Dezeen's top ten FIFA World Cup 2014 architecture and design stories
With the FIFA World Cup 2014 drawing to a close in Rio de Janeiro later today, here is a countdown of the ten most popular Dezeen stories about the tournament including boot design, jersey graphics, stadium architecture and informal pitches.
1. Leonardo Finotti's photos show two sides of football in Brazil
Most popular of all among our readers is this series of photographs by Brazilian photographer Leonardo Finotti that contrast the spectacular World Cup stadiums with the informal "pelada" pitches located in Brazil's poorer urban areas.
"While I covered the most important stadiums and tried to show their main features, at the same time I was devoted to a parallel, and maybe opposite, work on anonymous soccer fields called pelada," said Finotti."I think that both kind of works are related, and Pelada shows how easy and inexpensive would be to build democracy using soccer."
Second most popular is our story about the striking Battlepack football boots released in time for the tournament by Adidas, and worn by stars including Luis Suarez, Robin van Persie and Lionel Messi. The boots featured bold black and white patterns as a deliberate contrast to the vibrant colours you'd expect to see a tournament in Brazil.
"We want the boots to stand out on the pitch," Gerald Kuhtz of Adidas, who designed the boots. "Everyone expects a tournament in Brazil to be full of green, yellow and other bright colours."

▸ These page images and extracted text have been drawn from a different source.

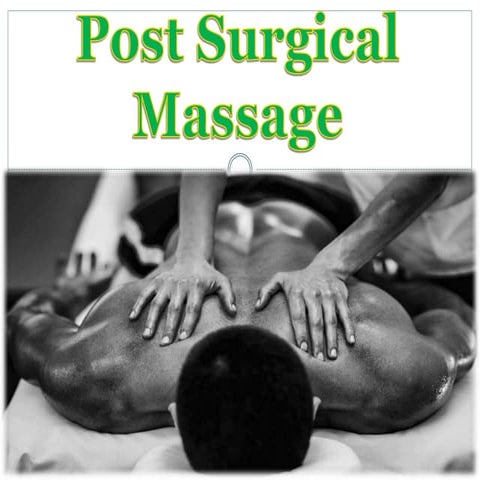 Post Surgical Massage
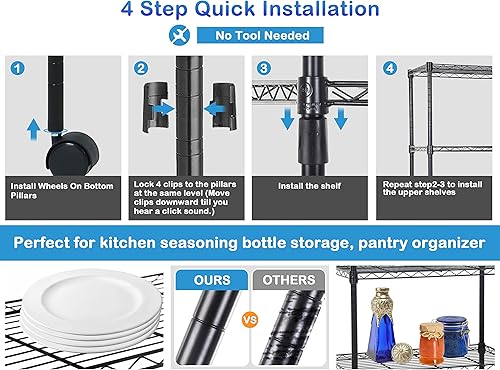 4 Step Quick Installation

No Tool Needed

1
Install Wheels On Bottom Pillars

2
Lock 4 clips to the pillars at the same level (Move clips downward till you hear a click sound.)

3
Install the shelf

4
Repeat step2-3 to install the upper shelves

Perfect for kitchen seasoning bottle storage, pantry organizer

OURS
VS
OTHERS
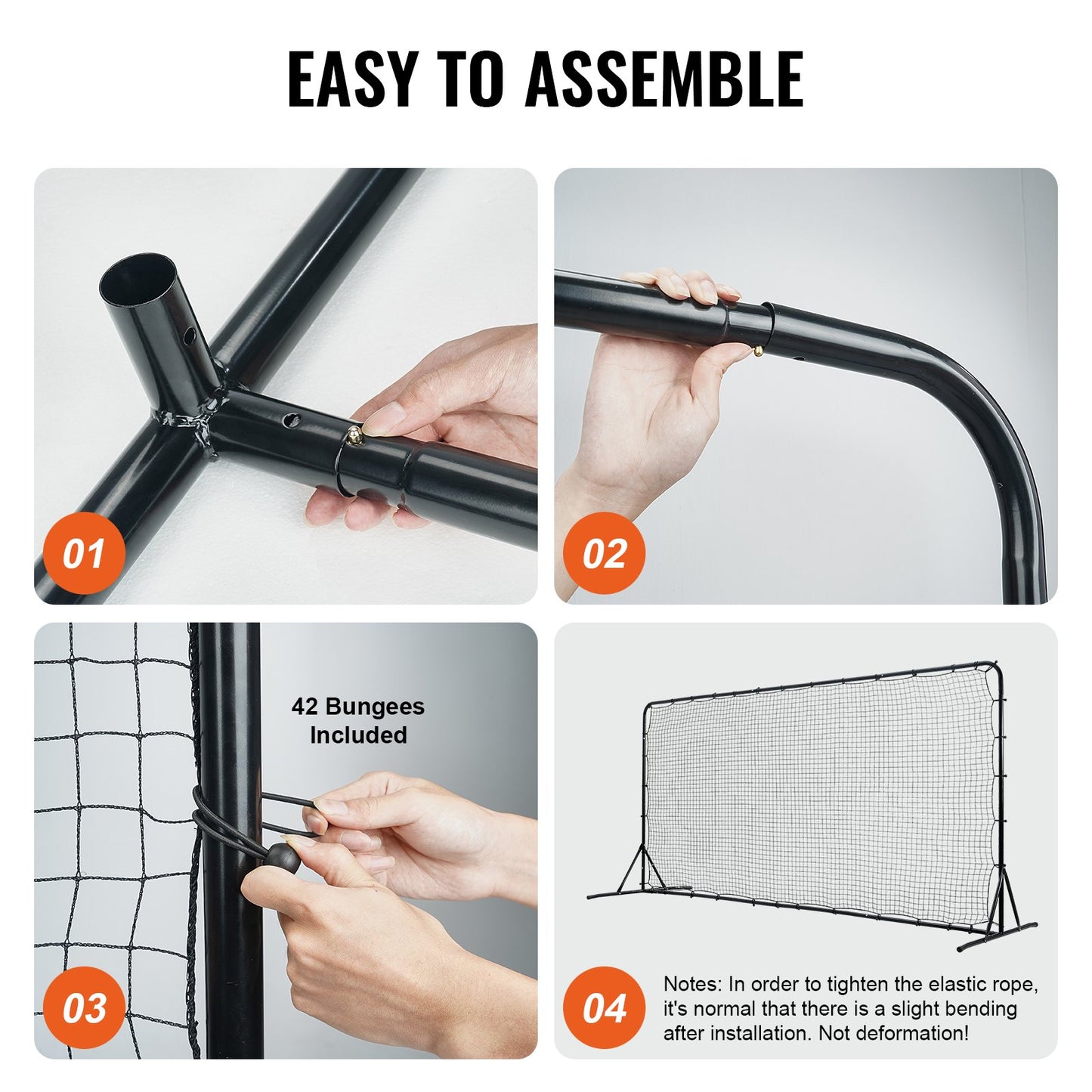 EASY TO ASSEMBLE

01

02

42 Bungees Included

03

04

Notes: In order to tighten the elastic rope, it's normal that there is a slight bending after installation. Not deformation!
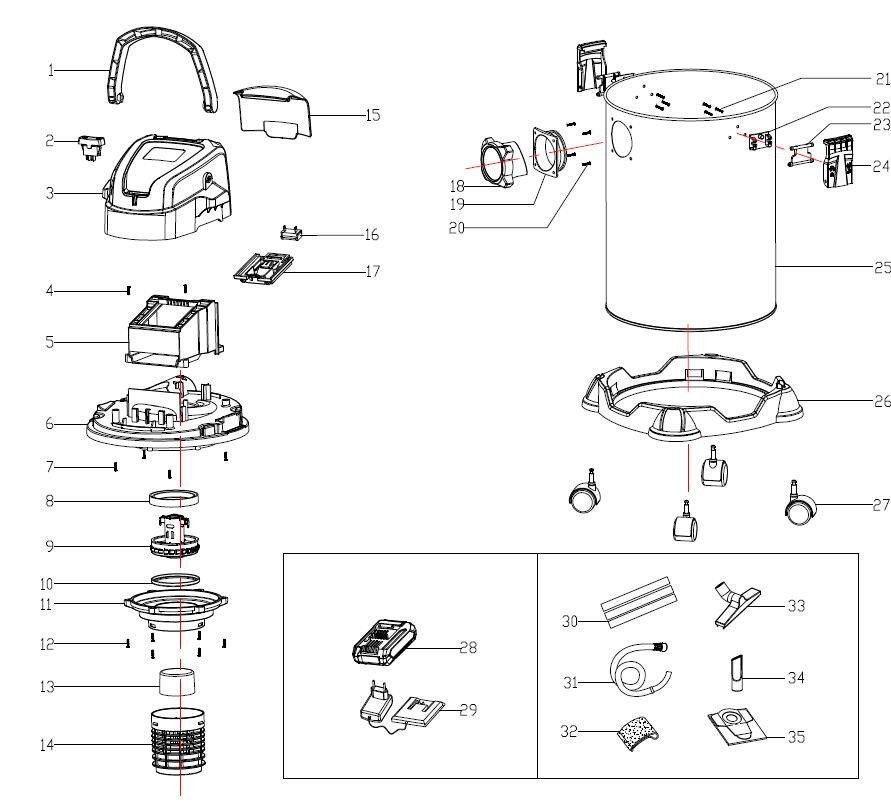 1
2
3
4
5
6
7
8
9
10
11
12
13
14
15
16
17
18
19
20
21
22
23
24
25
26
27
28
29
30
31
32
33
34
35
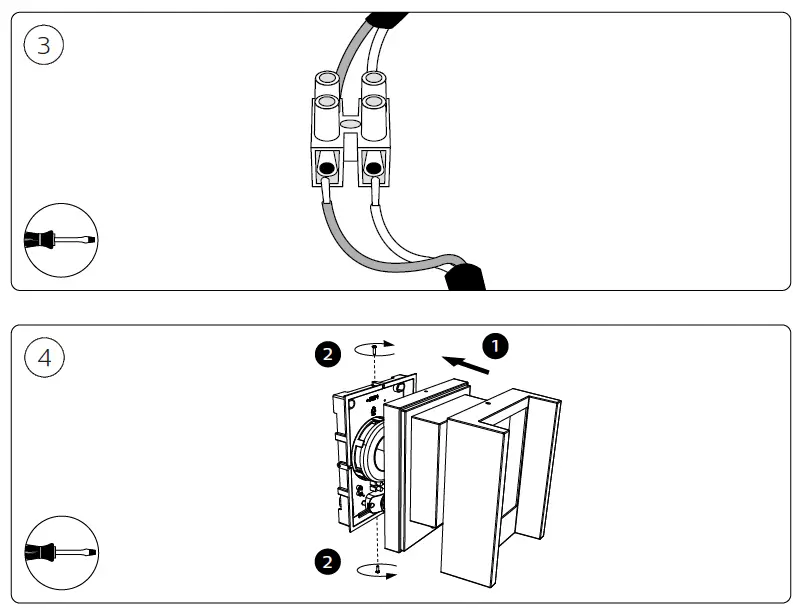 3

4

2

1

2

Designed by sports architecture firm Populous, the Arena das Dunas in Natal was one of six new stadiums constructed for the tournament. The stadium, used to host group stage matches, features twenty huge aluminium petals folding around the 42,000-seat arena. Its flowing lines are derived from the sand dunes that surround the city.
It wasn't a particularly great World Cup for Nike, with arch-rival Adidas kitting out both finalists - Germany and Argentina - and its ankle-height, knitted Magista boots gaining less attention than Adidas' Battlepack footwear (see No 2 above).
The boots use Nike's Flyknit 3D-knitting technology. "With Magista, we've designed a shoe that feels like an extension of the player's body," said Phil McCartney, Nike's vice president of Sport Performance Footwear.
5. Stadium illustrations by André Chiote
Portuguese illustrator André Chiote created a series of graphic posters depicting five of the 12 World Cup stadiums in Brazil including the 1950 Maracanã Stadium in Rio de Janeiro, which is hosting the World Cup final and which was renovated for the tournament by Fernandes Arquitetos.
"The construction of new football stadiums means, for a country who hosts an event like a World Cup, the statement to the world of its technical, financial and cultural capacity," Chiote said. "So, as a national statement, I thought it was an interesting approach to use the colours of Brazil's flag to produce iconic images of some new symbols of that country."
Nike released what it claimed was the world's first 3D-printed football duffle bag - and who are we to doubt them? The Nike Football Rebento is named after the Portuguese word for "explode" and was given to star Nike-sponsored players including Wayne Rooney and Cristiano Ronaldo - who both had to pack their bags earlier than expected.
"We wanted to create something that was truly special for the game's greatest players," said Martin Lotti, creative director for Nike Football.
7. Arena de Amazônia Manaus by GMP Architekten
England's ill-fated World Cup campaign started in this stadium in the Amazonian city of Manaus, designed by German firm GMP Architekten. The 44,400-seater arena takes takes its formal cues from traditional Amazonian baskets.
GMP were one of the big architectural winners at the World Cup, developing the concept for BCMF Arquitetos' redevelopment of the 1960s-built Mineirão Stadium in Belo Horizonte and consulted on the renovation of the Estádio Nacional de Brasília.
8. Beira-Rio Stadium refurbishment
Brazailian firms Hype Studio and Santini & Rocha Arquitetos added a lightweight roof with a leaf-shaped structure to the vintage Beira-Rio Stadium, home to club side Sport Club Internacional, in the city of Porto Alegre.
The Dutch team's Nike kit sported a bespoke typeface designed by legendary typogrpaher Wim Crouwel. Case Crouwel is based on the Gridnik typeface, which Crouwel originally designed in 1974.
10. Solar panels installed on the Mineirão stadium
Our tenth most-popular story about the World Cup was published over a year ago, when the solar roof on the Mineirão stadium in Belo Horizonte was completed, turning the 1965 arena into a 2.5MW power plant.